_Record excerpts_.

===============

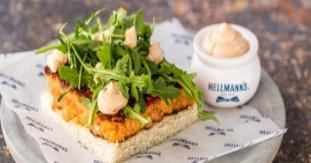Pita de salmón y mayonesa de pimiento rostizado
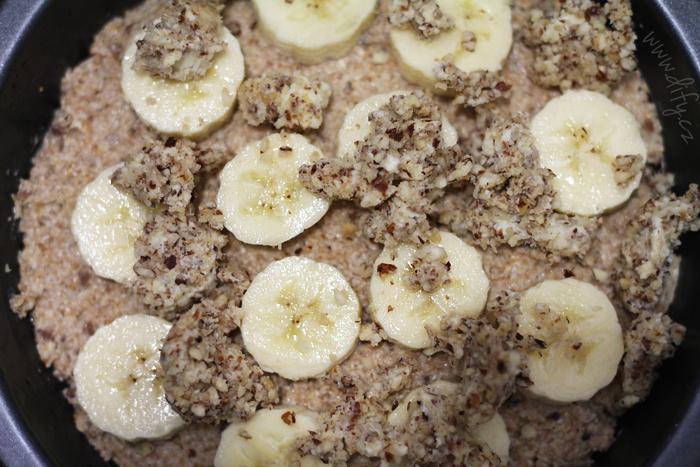 Celozrnný koláč z pšenice a ovsa s banánem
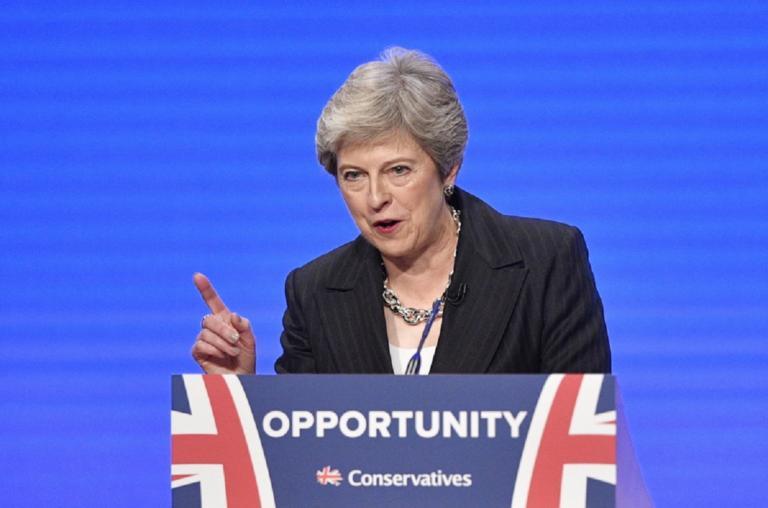 Ευρωεκλογές 2019: Καταποντίζεται η Μέι – Τέταρτη σε δημοσκόπηση! Πρώτος ο Φάρατζ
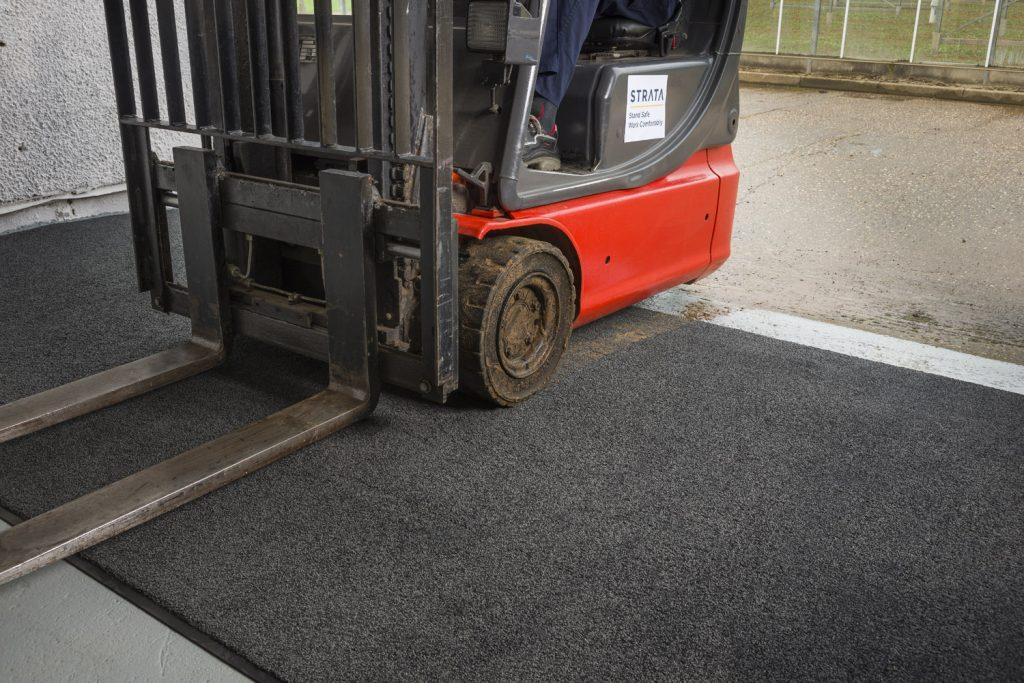 Logistics BusinessA Clean-Start for Warehouse Flooring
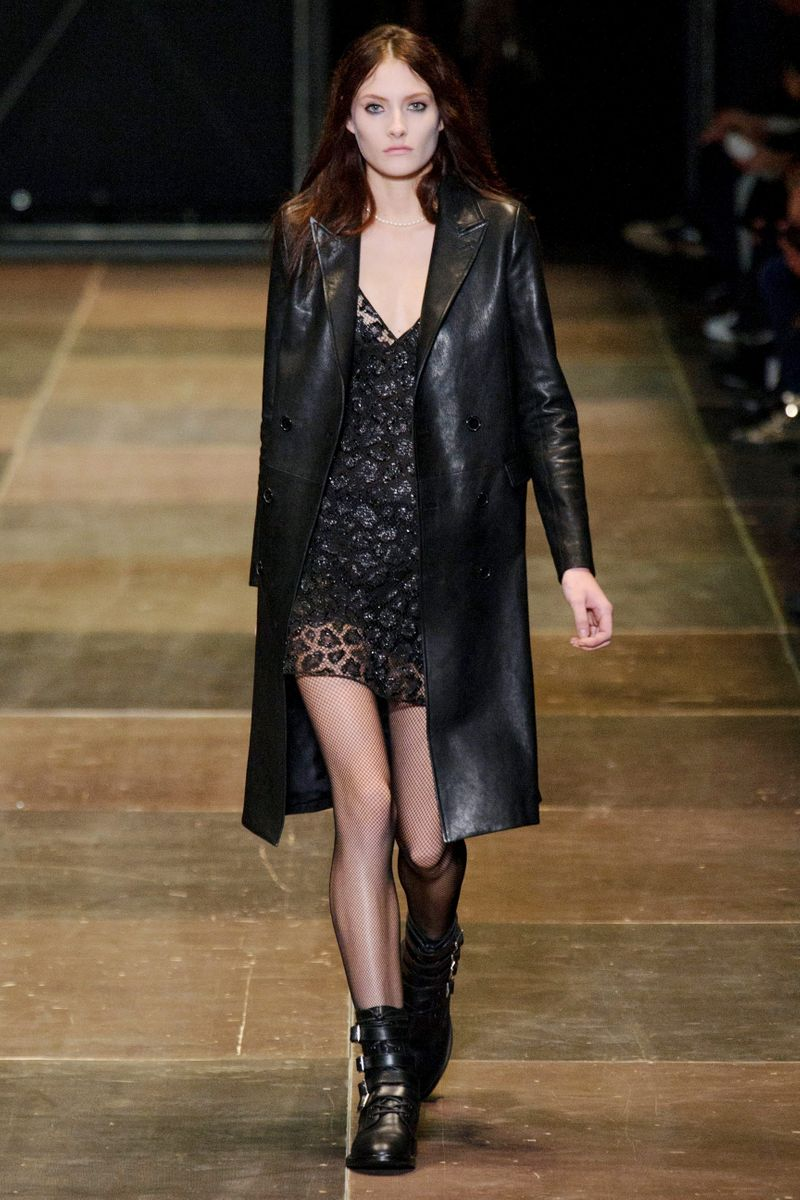 Saint laurent fall 2013 rtw the cut for Miroir yves saint laurent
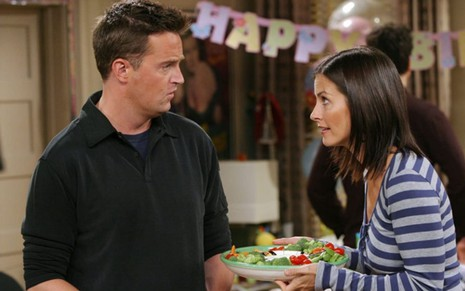 Matthew Perry e Courteney Cox discutem em cena da 10ª temporada de Friends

===============

_Instructions to follow_.
So that the copy stays exact, reproduce each record word for word and leave its images out.

_Task solution_.
Pita de salmón y mayonesa de pimiento rostizado
 Celozrnný koláč z pšenice a ovsa s banánem
 Ευρωεκλογές 2019: Καταποντίζεται η Μέι – Τέταρτη σε δημοσκόπηση! Πρώτος ο Φάρατζ
 Logistics BusinessA Clean-Start for Warehouse Flooring
 Saint laurent fall 2013 rtw the cut for Miroir yves saint laurent
 Matthew Perry e Courteney Cox discutem em cena da 10ª temporada de Friends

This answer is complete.